___ RECORDED INFORMATION ___
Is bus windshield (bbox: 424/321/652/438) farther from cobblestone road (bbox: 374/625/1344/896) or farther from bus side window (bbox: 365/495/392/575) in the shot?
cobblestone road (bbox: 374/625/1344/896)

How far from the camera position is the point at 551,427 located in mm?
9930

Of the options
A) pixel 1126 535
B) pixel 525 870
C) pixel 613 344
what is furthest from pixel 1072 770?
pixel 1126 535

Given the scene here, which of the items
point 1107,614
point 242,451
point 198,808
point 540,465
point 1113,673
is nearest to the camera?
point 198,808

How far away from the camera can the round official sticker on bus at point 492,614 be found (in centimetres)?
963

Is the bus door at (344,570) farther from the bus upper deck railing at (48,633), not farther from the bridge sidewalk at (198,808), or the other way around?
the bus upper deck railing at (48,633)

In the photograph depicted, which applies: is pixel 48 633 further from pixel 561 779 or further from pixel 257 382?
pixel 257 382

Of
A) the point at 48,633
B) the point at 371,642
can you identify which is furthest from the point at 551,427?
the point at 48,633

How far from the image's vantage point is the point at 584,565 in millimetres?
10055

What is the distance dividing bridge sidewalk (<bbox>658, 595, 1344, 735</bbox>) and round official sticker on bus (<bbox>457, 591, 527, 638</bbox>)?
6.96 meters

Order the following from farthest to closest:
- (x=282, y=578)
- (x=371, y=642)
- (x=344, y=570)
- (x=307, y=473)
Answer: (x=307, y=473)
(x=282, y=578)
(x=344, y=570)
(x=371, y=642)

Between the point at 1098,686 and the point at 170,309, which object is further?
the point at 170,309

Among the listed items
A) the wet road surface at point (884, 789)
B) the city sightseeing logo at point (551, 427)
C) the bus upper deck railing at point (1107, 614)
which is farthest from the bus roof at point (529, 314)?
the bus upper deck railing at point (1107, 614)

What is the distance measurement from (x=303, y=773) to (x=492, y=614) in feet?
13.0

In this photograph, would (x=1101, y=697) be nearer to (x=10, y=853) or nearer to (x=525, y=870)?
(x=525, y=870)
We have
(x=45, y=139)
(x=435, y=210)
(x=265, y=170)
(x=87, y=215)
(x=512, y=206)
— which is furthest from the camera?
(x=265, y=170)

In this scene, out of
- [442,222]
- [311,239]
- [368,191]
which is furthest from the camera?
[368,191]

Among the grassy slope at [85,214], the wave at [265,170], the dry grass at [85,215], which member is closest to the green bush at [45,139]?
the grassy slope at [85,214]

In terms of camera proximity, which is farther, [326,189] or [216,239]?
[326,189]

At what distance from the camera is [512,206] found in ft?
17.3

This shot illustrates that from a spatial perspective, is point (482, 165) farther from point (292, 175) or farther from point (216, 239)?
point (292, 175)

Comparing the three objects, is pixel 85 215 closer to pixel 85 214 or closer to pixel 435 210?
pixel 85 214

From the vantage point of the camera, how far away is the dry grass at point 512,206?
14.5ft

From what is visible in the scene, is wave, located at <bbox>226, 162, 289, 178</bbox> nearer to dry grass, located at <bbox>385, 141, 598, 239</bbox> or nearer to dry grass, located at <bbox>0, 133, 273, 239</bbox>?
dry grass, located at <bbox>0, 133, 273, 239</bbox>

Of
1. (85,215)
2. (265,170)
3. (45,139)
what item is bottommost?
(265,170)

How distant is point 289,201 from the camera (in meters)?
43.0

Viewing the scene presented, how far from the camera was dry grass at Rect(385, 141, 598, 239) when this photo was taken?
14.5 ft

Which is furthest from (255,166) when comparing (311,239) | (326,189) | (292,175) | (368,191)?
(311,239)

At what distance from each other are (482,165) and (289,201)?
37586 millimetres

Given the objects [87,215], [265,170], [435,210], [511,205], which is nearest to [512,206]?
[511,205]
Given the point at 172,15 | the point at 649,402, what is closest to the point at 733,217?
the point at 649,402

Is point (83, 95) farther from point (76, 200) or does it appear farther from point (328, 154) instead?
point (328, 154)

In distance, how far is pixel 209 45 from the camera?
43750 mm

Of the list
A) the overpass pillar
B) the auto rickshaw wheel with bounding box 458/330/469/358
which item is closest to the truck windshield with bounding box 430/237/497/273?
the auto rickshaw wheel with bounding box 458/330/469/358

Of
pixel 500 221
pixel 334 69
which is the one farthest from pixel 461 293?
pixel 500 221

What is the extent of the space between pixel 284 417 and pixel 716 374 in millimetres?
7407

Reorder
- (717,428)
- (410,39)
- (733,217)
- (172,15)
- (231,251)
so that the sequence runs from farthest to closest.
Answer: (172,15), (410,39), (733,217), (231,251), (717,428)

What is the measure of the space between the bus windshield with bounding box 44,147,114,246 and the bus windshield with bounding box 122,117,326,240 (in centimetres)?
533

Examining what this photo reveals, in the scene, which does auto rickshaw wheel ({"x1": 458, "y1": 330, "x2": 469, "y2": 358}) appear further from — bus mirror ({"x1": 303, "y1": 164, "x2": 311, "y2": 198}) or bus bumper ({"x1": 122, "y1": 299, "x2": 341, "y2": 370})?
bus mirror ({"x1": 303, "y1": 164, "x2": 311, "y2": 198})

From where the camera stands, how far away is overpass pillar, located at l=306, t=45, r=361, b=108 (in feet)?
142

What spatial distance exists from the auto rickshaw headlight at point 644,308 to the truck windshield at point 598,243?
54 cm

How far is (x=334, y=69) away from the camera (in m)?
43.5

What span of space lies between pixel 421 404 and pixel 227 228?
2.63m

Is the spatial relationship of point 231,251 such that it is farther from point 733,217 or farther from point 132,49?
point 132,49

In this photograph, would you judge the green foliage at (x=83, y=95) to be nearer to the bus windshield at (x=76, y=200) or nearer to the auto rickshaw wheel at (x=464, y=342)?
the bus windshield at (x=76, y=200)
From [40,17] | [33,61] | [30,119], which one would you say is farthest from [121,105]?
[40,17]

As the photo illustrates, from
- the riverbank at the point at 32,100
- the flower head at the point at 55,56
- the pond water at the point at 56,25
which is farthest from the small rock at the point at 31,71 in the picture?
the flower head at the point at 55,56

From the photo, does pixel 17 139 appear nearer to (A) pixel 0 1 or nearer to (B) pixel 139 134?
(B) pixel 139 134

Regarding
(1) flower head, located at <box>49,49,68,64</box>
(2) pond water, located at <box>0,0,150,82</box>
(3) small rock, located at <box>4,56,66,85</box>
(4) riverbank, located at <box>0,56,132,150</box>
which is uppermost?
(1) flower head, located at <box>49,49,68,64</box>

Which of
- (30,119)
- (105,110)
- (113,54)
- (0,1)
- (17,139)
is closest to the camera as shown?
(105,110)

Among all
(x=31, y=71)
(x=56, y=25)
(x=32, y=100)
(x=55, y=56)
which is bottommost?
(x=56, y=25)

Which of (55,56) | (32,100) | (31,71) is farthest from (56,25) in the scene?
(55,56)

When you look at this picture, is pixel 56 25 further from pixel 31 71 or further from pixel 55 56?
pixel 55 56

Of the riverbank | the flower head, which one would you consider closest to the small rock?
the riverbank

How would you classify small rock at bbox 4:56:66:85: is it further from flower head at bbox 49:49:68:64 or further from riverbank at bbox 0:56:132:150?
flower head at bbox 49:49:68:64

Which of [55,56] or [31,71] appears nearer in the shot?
___
▶ [AIM OF THE EXERCISE]: Give all of the entries again, word for word.

▶ [EXERCISE RESULT]:
Is bus windshield (bbox: 424/321/652/438) farther from cobblestone road (bbox: 374/625/1344/896) or farther from bus side window (bbox: 365/495/392/575) in the shot?
cobblestone road (bbox: 374/625/1344/896)

How far from the camera position is the point at 551,427 located in mm?
9930

Of the options
A) pixel 1126 535
B) pixel 525 870
C) pixel 613 344
what is furthest from pixel 1072 770?
pixel 1126 535

Given the scene here, which of the items
point 1107,614
point 242,451
point 198,808
point 540,465
point 1113,673
is nearest to the camera?
point 198,808

How far away from the camera can the round official sticker on bus at point 492,614 be found (in centimetres)?
963

Is the bus door at (344,570) farther from the bus upper deck railing at (48,633), not farther from the bridge sidewalk at (198,808), or the other way around?
the bus upper deck railing at (48,633)

In the photograph depicted, which applies: is pixel 48 633 further from pixel 561 779 or further from pixel 257 382?
pixel 257 382

Of
A) the point at 48,633
B) the point at 371,642
can you identify which is furthest from the point at 551,427?
the point at 48,633

How far from the image's vantage point is the point at 584,565 in millimetres?
10055

What is the distance dividing bridge sidewalk (<bbox>658, 595, 1344, 735</bbox>) and round official sticker on bus (<bbox>457, 591, 527, 638</bbox>)?
6.96 meters

Order the following from farthest to closest:
- (x=282, y=578)
- (x=371, y=642)
- (x=344, y=570)
- (x=307, y=473)
Answer: (x=307, y=473)
(x=282, y=578)
(x=344, y=570)
(x=371, y=642)

Between the point at 1098,686 and the point at 170,309, which object is further?
the point at 170,309

Among the listed items
A) the wet road surface at point (884, 789)
B) the city sightseeing logo at point (551, 427)
C) the bus upper deck railing at point (1107, 614)
which is farthest from the bus roof at point (529, 314)?
the bus upper deck railing at point (1107, 614)

What is the distance measurement from (x=303, y=773) to (x=492, y=614) in feet?
13.0

In this photograph, would (x=1101, y=697) be nearer to (x=10, y=853) or nearer to (x=525, y=870)?
(x=525, y=870)
We have
(x=45, y=139)
(x=435, y=210)
(x=265, y=170)
(x=87, y=215)
(x=512, y=206)
— which is furthest from the camera?
(x=265, y=170)

In this scene, out of
- [442,222]
- [311,239]
- [368,191]
which is furthest from the camera?
[368,191]

Among the grassy slope at [85,214], the wave at [265,170], the dry grass at [85,215], which member is closest to the green bush at [45,139]?
the grassy slope at [85,214]

In terms of camera proximity, which is farther, [326,189] or [216,239]?
[326,189]

At what distance from the camera is [512,206] found in ft?
17.3

This shot illustrates that from a spatial perspective, is point (482, 165) farther from point (292, 175) or farther from point (216, 239)?
point (292, 175)

Comparing the three objects, is pixel 85 215 closer to pixel 85 214 or closer to pixel 435 210?
pixel 85 214

From the vantage point of the camera, how far away is the dry grass at point 512,206?
14.5ft

From what is visible in the scene, is wave, located at <bbox>226, 162, 289, 178</bbox> nearer to dry grass, located at <bbox>385, 141, 598, 239</bbox> or nearer to dry grass, located at <bbox>0, 133, 273, 239</bbox>?
dry grass, located at <bbox>0, 133, 273, 239</bbox>

Of
1. (85,215)
2. (265,170)
3. (45,139)
what item is bottommost?
(265,170)

How distant is point 289,201 from the camera (in meters)?
43.0

Viewing the scene presented, how far from the camera was dry grass at Rect(385, 141, 598, 239) when this photo was taken?
14.5 ft

Which is furthest from (255,166) when comparing (311,239) | (326,189) | (292,175) | (368,191)?
(311,239)

At what distance from each other are (482,165) and (289,201)?
37586 millimetres

Given the objects [87,215], [265,170], [435,210], [511,205], which is nearest to [512,206]?
[511,205]
Given the point at 172,15 | the point at 649,402, what is closest to the point at 733,217?
the point at 649,402

Is point (83, 95) farther from point (76, 200) or does it appear farther from point (328, 154) instead?
point (328, 154)

In distance, how far is pixel 209 45 from the camera?
43750 mm

Of the list
A) the overpass pillar
B) the auto rickshaw wheel with bounding box 458/330/469/358
which item is closest to the truck windshield with bounding box 430/237/497/273?
the auto rickshaw wheel with bounding box 458/330/469/358

Of
pixel 500 221
pixel 334 69
which is the one farthest from pixel 461 293?
pixel 500 221

What is the extent of the space between pixel 284 417 and pixel 716 374 in millimetres?
7407

Reorder
- (717,428)
- (410,39)
- (733,217)
- (172,15)
- (231,251)
so that the sequence runs from farthest to closest.
Answer: (172,15), (410,39), (733,217), (231,251), (717,428)

What is the measure of the space between the bus windshield with bounding box 44,147,114,246 and the bus windshield with bounding box 122,117,326,240 (in centimetres)?
533

Examining what this photo reveals, in the scene, which does auto rickshaw wheel ({"x1": 458, "y1": 330, "x2": 469, "y2": 358}) appear further from — bus mirror ({"x1": 303, "y1": 164, "x2": 311, "y2": 198}) or bus bumper ({"x1": 122, "y1": 299, "x2": 341, "y2": 370})?
bus mirror ({"x1": 303, "y1": 164, "x2": 311, "y2": 198})

From where the camera stands, how far away is overpass pillar, located at l=306, t=45, r=361, b=108 (in feet)?
142

What spatial distance exists from the auto rickshaw headlight at point 644,308 to the truck windshield at point 598,243?
54 cm

How far is (x=334, y=69) away from the camera (in m)?
43.5

What span of space lies between pixel 421 404 and pixel 227 228?
2.63m

Is the spatial relationship of point 231,251 such that it is farther from point 733,217 or farther from point 132,49?
point 132,49

In this photograph, would you judge the green foliage at (x=83, y=95) to be nearer to the bus windshield at (x=76, y=200) or nearer to the auto rickshaw wheel at (x=464, y=342)?
the bus windshield at (x=76, y=200)
From [40,17] | [33,61] | [30,119], which one would you say is farthest from [121,105]?
[40,17]

As the photo illustrates, from
- the riverbank at the point at 32,100
- the flower head at the point at 55,56
- the pond water at the point at 56,25
which is farthest from the small rock at the point at 31,71 in the picture?
the flower head at the point at 55,56

From the photo, does pixel 17 139 appear nearer to (A) pixel 0 1 or nearer to (B) pixel 139 134?
(B) pixel 139 134

Regarding
(1) flower head, located at <box>49,49,68,64</box>
(2) pond water, located at <box>0,0,150,82</box>
(3) small rock, located at <box>4,56,66,85</box>
(4) riverbank, located at <box>0,56,132,150</box>
which is uppermost?
(1) flower head, located at <box>49,49,68,64</box>

Which of
- (30,119)
- (105,110)
- (113,54)
- (0,1)
- (17,139)
is closest to the camera as shown?
(105,110)

Among all
(x=31, y=71)
(x=56, y=25)
(x=32, y=100)
(x=55, y=56)
which is bottommost?
(x=56, y=25)

Which of (55,56) | (32,100) | (31,71) is farthest from (56,25) in the scene?
(55,56)

When you look at this picture, is pixel 56 25 further from pixel 31 71 or further from pixel 55 56?
pixel 55 56

Of the riverbank | the flower head, which one would you consider closest to the small rock?
the riverbank

How would you classify small rock at bbox 4:56:66:85: is it further from flower head at bbox 49:49:68:64 or further from riverbank at bbox 0:56:132:150?
flower head at bbox 49:49:68:64

Which of [55,56] or [31,71] appears nearer in the shot?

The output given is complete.